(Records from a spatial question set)
* BEGIN *

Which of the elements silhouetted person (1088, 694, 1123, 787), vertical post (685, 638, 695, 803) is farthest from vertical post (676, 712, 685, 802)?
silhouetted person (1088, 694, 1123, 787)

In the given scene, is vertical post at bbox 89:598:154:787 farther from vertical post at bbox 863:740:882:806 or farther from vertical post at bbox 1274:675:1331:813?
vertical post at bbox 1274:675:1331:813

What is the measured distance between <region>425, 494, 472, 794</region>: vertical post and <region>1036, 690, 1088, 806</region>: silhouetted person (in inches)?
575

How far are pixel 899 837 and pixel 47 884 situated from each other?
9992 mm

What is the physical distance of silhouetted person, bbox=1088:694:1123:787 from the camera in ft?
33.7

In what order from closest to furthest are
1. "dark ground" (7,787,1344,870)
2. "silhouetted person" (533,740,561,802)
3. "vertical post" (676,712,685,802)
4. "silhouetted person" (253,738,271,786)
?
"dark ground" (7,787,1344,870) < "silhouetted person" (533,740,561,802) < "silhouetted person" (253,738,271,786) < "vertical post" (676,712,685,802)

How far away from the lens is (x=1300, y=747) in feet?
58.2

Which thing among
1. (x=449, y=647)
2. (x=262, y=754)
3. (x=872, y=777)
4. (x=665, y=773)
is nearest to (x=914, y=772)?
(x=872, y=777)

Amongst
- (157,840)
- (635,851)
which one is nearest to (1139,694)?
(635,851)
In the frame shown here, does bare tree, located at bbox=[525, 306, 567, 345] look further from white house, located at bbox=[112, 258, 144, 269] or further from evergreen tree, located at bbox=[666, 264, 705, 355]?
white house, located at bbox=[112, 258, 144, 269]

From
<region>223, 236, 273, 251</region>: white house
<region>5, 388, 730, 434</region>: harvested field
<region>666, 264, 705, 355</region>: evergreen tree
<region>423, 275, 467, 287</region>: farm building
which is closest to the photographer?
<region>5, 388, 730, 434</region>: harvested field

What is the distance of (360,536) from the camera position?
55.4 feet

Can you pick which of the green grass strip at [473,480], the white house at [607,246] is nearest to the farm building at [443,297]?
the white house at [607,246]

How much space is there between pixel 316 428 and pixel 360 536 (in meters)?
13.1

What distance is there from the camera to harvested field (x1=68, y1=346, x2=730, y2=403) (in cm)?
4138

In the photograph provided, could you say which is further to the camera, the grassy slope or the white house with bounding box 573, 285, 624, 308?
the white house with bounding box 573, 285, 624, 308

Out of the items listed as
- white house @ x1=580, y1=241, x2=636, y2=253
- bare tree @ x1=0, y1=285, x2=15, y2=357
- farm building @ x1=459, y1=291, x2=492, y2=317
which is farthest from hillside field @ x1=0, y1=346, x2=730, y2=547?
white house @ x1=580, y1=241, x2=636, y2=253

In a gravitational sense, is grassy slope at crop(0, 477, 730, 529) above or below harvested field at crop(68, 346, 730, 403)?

* END *

→ **REQUIREMENT**
Reproduce every one of the lines above verbatim.

→ **CORRECT ANSWER**
Which of the elements silhouetted person (1088, 694, 1123, 787), vertical post (685, 638, 695, 803) is farthest from vertical post (676, 712, 685, 802)?
silhouetted person (1088, 694, 1123, 787)

In the given scene, is vertical post at bbox 89:598:154:787 farther from vertical post at bbox 863:740:882:806 or farther from vertical post at bbox 1274:675:1331:813?
vertical post at bbox 1274:675:1331:813

What is the measured distance between <region>425, 494, 472, 794</region>: vertical post and <region>1036, 690, 1088, 806</region>: silhouetted person (in inches)?
575

How far are pixel 899 837 and pixel 47 884 situated from each other?
9992 mm

What is the physical distance of silhouetted person, bbox=1088:694:1123:787 from the camera in ft?
33.7

In what order from closest to furthest are
1. "dark ground" (7,787,1344,870)
2. "silhouetted person" (533,740,561,802)
3. "vertical post" (676,712,685,802)
4. "silhouetted person" (253,738,271,786)
?
"dark ground" (7,787,1344,870) < "silhouetted person" (533,740,561,802) < "silhouetted person" (253,738,271,786) < "vertical post" (676,712,685,802)

How far away from the lens is (x=1300, y=747) in feet?
58.2

Which thing among
1. (x=449, y=647)
2. (x=262, y=754)
3. (x=872, y=777)
4. (x=665, y=773)
is nearest to (x=914, y=772)?
(x=872, y=777)

Amongst
- (157,840)
- (635,851)
which one is nearest to (1139,694)?
(635,851)
In the frame shown here, does bare tree, located at bbox=[525, 306, 567, 345] look further from white house, located at bbox=[112, 258, 144, 269] or further from evergreen tree, located at bbox=[666, 264, 705, 355]?
white house, located at bbox=[112, 258, 144, 269]

From
<region>223, 236, 273, 251</region>: white house
<region>5, 388, 730, 434</region>: harvested field
<region>666, 264, 705, 355</region>: evergreen tree
<region>423, 275, 467, 287</region>: farm building
which is closest to the photographer?
<region>5, 388, 730, 434</region>: harvested field

What is the distance of (360,536) from the camera position?
55.4 feet

Can you pick which of the green grass strip at [473,480], the white house at [607,246] is nearest to the farm building at [443,297]?
the white house at [607,246]

How much space is there between pixel 316 428 and pixel 360 536 (in meters)?
13.1

What distance is there from the camera to harvested field (x1=68, y1=346, x2=730, y2=403) (in cm)?
4138

In the photograph provided, could you say which is further to the camera, the grassy slope or the white house with bounding box 573, 285, 624, 308?
the white house with bounding box 573, 285, 624, 308

Out of the items listed as
- white house @ x1=580, y1=241, x2=636, y2=253
- bare tree @ x1=0, y1=285, x2=15, y2=357
- farm building @ x1=459, y1=291, x2=492, y2=317
which is farthest from hillside field @ x1=0, y1=346, x2=730, y2=547?
white house @ x1=580, y1=241, x2=636, y2=253

In a gravitational sense, is grassy slope at crop(0, 477, 730, 529) above or below harvested field at crop(68, 346, 730, 403)?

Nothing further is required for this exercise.